The first thing that happens when you get to college to get an English degree is that you’re told about descriptive and prescriptive approaches to linguistics, and then told to pick a side.
The issue between the two camps is the following question: what should govern standards in language? If you think it’s well-established rules and regulations, you’re a prescriptivist. You cringe and grumble when you see a split infinitive, and you complain about how no one cares about using the language right anymore. If you think the standard in language is its use by native speakers, then you’re a descriptivist. It doesn’t mean you enjoy reading error-strewn writing or seeing words misused. It only means you recognize language as a living organism — an organism whose primary function is to facilitate the exchange of information, not adhere to rigid standards.
So what is the ‘right’ view? There really isn’t one.
Standardized grammar exists so that communication is facilitated in a consistent manner. When you use certain words in a certain order, you’re betting that the person listening to your words understands what you intend to convey by using them. Think of it like this: have you ever texted a new acquaintance, and found out they don’t use emojis in the same way you do? The feeling is a bit unsettling, and the result is awkward communication. This is the problem that standardized grammar is supposed to eliminate.
Except there isn’t one grammar, there are several. There are dialects, and jargon, and many other wonderful syntactic and stylistic deviations from the so-called standard English. They all have their separate rules, and they’re just as valuable for communication, despite what academic snobs think.
So what about common pieces of grammatical and stylistic advice that people constantly peddle to writers? Should they be taken as gospel? Let’s examine.
Can You End a Sentence With a Preposition?
Here’s something that everyone learned in school: ending a sentence with a preposition is wrong.
This myth seems to step from the 17th century grammarian obsession with making English grammar more like Latin grammar, according to the OxfordWords blog. As English progressed, it shed all kinds of rules, but this one seems to persist as a pedants’ favorite. Look at the following sentence:
What is she using that for?
Feel free to do any amount of rewrites on that sentence that you like, you won’t end up with anything that sounds as natural. Like it or not, ending sentences with prepositions is a part of standard English.
When it comes to prepositions, overuse is the problem. And endings aren’t where prepositions are usually overused. Writing littered with prepositions is, a sign of lazy editing, so make sure you’re making an informed decision when placing one in your text. Moderation is key.
In the words of someone who is not Winston Churchill:
Is Starting a Sentence With a Conjunction Wrong?
This one is peak snobbery. Everyone’s had an earful about this rule in school, and most don’t question it. However, as it turns out, it’s one of those grammatical old wives’ tales.
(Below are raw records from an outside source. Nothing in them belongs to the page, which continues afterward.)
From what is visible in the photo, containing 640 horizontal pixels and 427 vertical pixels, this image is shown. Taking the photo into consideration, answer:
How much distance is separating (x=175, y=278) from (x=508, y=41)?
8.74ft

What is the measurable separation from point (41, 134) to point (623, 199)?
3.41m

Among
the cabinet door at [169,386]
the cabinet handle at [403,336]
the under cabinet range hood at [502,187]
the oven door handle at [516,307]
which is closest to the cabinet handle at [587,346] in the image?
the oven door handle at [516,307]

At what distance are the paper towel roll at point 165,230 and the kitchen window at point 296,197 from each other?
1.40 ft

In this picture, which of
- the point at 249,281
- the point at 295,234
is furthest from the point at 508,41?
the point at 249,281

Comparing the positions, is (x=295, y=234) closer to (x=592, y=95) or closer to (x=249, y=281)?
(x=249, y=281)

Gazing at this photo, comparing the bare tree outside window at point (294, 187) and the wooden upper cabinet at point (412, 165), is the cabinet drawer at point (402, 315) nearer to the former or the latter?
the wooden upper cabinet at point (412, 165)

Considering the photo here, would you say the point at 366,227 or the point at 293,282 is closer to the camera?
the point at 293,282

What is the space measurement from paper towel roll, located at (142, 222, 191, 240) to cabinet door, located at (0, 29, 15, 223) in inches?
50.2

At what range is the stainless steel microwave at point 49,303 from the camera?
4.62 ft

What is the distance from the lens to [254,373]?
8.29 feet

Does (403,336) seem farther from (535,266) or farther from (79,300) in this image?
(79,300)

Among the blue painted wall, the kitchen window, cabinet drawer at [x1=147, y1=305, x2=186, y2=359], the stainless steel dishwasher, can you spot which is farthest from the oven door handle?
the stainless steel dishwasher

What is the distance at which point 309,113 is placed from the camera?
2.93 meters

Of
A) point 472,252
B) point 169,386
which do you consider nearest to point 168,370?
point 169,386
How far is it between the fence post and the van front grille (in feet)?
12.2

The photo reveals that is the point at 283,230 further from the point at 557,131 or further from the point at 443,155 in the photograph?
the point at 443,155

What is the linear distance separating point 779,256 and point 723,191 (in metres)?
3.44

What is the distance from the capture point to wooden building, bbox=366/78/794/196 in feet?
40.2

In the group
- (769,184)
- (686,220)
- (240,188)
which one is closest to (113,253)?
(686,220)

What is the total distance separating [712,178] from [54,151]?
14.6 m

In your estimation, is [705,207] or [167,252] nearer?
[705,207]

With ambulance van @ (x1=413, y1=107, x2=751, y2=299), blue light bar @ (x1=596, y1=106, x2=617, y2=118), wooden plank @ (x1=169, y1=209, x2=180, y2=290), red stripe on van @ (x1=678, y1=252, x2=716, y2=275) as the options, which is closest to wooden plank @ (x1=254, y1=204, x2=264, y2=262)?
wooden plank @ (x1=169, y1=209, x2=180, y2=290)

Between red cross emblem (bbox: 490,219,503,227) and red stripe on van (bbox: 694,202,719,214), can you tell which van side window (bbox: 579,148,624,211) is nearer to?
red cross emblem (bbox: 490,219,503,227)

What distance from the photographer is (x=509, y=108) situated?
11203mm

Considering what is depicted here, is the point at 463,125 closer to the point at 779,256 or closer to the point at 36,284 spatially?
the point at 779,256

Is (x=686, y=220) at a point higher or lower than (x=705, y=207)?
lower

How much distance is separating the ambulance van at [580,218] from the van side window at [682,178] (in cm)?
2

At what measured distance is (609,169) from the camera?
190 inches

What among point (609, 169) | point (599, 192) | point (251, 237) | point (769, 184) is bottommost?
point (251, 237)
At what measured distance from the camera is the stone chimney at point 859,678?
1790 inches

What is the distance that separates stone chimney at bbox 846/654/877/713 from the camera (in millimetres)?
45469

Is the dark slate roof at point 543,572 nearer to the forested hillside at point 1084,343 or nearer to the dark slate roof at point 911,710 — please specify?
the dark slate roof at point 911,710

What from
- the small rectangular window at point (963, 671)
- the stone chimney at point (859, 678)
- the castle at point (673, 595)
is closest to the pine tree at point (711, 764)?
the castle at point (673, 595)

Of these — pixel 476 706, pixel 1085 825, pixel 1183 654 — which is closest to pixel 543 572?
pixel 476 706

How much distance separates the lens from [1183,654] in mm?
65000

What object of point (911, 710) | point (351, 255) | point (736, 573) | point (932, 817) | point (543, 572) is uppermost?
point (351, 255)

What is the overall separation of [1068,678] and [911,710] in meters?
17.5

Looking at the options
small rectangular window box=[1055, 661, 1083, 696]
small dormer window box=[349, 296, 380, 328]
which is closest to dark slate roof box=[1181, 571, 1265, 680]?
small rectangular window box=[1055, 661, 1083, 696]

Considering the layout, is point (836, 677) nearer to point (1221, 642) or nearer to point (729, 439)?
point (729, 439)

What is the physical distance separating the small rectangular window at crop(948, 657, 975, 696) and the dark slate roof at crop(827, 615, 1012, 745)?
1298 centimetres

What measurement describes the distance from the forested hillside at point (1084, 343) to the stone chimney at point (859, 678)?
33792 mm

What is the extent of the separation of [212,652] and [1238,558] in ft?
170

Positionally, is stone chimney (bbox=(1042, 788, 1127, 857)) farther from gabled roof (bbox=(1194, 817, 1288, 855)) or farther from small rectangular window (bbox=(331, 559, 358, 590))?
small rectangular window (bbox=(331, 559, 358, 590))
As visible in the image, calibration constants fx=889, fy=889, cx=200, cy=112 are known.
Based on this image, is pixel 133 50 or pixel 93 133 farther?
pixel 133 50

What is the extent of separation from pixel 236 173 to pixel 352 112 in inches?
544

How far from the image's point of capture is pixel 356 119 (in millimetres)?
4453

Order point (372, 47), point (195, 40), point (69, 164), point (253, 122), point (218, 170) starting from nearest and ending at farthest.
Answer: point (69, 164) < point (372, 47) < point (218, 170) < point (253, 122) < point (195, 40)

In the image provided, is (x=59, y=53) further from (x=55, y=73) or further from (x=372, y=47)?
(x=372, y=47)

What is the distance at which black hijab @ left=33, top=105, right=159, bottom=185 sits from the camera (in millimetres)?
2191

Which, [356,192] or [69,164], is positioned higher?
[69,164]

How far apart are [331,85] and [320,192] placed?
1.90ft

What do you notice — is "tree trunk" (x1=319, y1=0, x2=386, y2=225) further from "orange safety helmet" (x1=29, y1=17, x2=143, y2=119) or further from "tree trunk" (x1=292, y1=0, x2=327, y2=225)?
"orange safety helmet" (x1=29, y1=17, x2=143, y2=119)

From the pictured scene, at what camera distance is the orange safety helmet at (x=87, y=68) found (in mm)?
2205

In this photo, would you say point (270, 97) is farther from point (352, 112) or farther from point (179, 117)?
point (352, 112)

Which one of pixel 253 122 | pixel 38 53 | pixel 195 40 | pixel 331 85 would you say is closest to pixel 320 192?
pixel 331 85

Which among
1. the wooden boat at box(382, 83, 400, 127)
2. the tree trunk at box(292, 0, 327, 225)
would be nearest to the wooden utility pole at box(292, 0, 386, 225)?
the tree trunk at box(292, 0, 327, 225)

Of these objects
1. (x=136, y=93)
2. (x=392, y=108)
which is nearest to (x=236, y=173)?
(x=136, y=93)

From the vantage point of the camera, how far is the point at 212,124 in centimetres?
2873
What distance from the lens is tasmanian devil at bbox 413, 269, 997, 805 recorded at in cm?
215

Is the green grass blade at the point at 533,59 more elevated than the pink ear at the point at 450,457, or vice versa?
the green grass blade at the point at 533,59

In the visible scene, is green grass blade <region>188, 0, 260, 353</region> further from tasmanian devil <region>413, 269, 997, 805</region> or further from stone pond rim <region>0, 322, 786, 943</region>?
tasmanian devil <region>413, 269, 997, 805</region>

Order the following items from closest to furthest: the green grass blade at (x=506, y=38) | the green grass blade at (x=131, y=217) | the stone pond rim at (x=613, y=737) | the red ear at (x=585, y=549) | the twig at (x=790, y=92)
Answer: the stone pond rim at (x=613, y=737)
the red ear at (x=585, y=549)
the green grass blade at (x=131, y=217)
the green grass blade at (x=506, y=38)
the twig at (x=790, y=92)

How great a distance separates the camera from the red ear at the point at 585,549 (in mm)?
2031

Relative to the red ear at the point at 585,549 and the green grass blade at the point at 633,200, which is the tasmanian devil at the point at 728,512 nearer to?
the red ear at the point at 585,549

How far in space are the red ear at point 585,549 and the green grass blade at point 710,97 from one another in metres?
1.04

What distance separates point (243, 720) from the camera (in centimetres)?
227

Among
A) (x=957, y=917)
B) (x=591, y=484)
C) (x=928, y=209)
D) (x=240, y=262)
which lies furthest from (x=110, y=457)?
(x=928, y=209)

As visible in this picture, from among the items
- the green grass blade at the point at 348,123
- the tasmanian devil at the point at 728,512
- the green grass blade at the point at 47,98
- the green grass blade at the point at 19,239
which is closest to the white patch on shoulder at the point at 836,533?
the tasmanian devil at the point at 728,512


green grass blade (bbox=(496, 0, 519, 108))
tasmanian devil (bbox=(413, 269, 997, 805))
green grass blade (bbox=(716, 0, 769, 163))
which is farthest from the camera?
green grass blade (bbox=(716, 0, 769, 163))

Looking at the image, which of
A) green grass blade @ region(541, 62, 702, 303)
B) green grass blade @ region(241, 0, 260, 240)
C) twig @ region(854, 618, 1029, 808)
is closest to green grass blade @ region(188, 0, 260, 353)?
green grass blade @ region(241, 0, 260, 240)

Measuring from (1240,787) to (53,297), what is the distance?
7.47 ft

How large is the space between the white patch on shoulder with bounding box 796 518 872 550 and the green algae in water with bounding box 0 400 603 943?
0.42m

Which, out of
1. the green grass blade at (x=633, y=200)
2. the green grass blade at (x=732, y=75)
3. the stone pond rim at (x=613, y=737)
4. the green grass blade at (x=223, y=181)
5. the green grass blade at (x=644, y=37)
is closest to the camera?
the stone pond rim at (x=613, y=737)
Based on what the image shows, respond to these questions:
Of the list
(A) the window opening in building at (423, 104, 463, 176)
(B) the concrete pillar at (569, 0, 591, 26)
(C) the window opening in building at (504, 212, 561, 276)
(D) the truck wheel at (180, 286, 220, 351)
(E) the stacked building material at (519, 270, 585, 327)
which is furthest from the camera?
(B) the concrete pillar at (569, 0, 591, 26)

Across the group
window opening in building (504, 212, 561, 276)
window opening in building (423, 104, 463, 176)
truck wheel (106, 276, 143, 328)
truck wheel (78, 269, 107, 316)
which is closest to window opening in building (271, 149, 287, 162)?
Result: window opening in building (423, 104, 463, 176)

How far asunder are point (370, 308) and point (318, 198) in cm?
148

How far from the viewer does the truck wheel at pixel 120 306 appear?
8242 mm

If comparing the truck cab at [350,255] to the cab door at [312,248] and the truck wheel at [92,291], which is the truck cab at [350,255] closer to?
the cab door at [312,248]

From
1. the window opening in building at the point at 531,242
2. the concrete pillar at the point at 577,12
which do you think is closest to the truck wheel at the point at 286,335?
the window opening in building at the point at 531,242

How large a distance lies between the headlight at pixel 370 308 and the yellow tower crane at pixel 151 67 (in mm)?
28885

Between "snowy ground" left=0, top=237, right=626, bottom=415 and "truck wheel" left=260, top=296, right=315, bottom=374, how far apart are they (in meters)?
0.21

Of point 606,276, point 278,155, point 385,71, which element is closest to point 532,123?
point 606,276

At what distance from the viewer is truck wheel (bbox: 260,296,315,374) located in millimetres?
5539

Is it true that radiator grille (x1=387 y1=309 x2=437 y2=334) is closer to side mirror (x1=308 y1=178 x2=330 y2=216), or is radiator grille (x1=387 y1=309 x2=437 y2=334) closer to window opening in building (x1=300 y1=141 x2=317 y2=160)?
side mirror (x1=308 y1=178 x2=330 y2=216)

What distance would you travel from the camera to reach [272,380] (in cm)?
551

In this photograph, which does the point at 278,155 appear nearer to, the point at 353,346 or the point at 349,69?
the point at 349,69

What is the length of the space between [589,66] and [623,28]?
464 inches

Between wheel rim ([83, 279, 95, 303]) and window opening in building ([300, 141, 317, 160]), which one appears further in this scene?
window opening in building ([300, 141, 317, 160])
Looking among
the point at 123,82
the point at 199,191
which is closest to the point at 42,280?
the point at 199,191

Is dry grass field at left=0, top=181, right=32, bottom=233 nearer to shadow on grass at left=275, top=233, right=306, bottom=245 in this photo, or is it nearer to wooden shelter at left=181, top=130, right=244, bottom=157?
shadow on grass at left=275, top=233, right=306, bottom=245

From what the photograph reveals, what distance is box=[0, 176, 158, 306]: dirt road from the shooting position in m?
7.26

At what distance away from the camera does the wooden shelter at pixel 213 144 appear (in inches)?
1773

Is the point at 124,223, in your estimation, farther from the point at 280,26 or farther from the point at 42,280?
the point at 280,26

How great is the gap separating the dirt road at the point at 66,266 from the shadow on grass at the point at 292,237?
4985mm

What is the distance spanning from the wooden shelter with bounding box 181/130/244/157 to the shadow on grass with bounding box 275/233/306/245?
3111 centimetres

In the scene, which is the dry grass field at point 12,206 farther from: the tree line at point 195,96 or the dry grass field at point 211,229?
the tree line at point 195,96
Practically no grammarian would oppose starting a sentence with “or” or “and”. There is one caveat, though:
“But” usage, seems to be pernicious these days. It’s not incorrect per se, but using “but” to juxtapose two things in two separate sentences, will oftentimes muddle the comparison. As with all word usage, it should be decided on a case-by-case basis, and the decision should be guided by the author’s taste.
Are Adverbs Evil?
Here’s a quote you’re likely acquainted with:
Stephen King wrote that as part of an extensive admonition of adverbs in his memoir, On Writing. it’s couched into his overall critique of timid writers, and the techniques they use to write without exerting too much effort. The thesis of the rant is that adverbs are lazy, redundant and superfluous. Well, are they?
Like all words, adverbs are instruments for the writer, and these particular words are on the blunt side. That is, they get the job done, but the job can also be done using more intricate and ornate ways.
So what is the actual problem people have with adverbs? Overuse. Any text that overindulges in using adverbs smacks of lazy writing and not enough revision. Let’s examine the following sentence:
“Considering his heart condition, help was needed urgently.”
This sentence communicates two things: 1) someone has a heart condition, 2) because of the condition, they need urgent help. Does the sentence communicate those two things in the best way possible? This is where your judgment as a writer should guide you. If you’re on the no-adverbs-ever team, this sense will be blinded by dogma.
Use your taste to guide you. If you notice that you’re using adverbs as a crutch, nix them.
How important is sound grammar and style to good writing? Plenty. No matter how good the story, no matter how unique the take, it can all be ruined by bad choices on the writer’s part. Know the rules, know which ones to follow, and constantly question them. Don’t feel like it’s your job to follow any convention. Use your judgment, and trust your taste.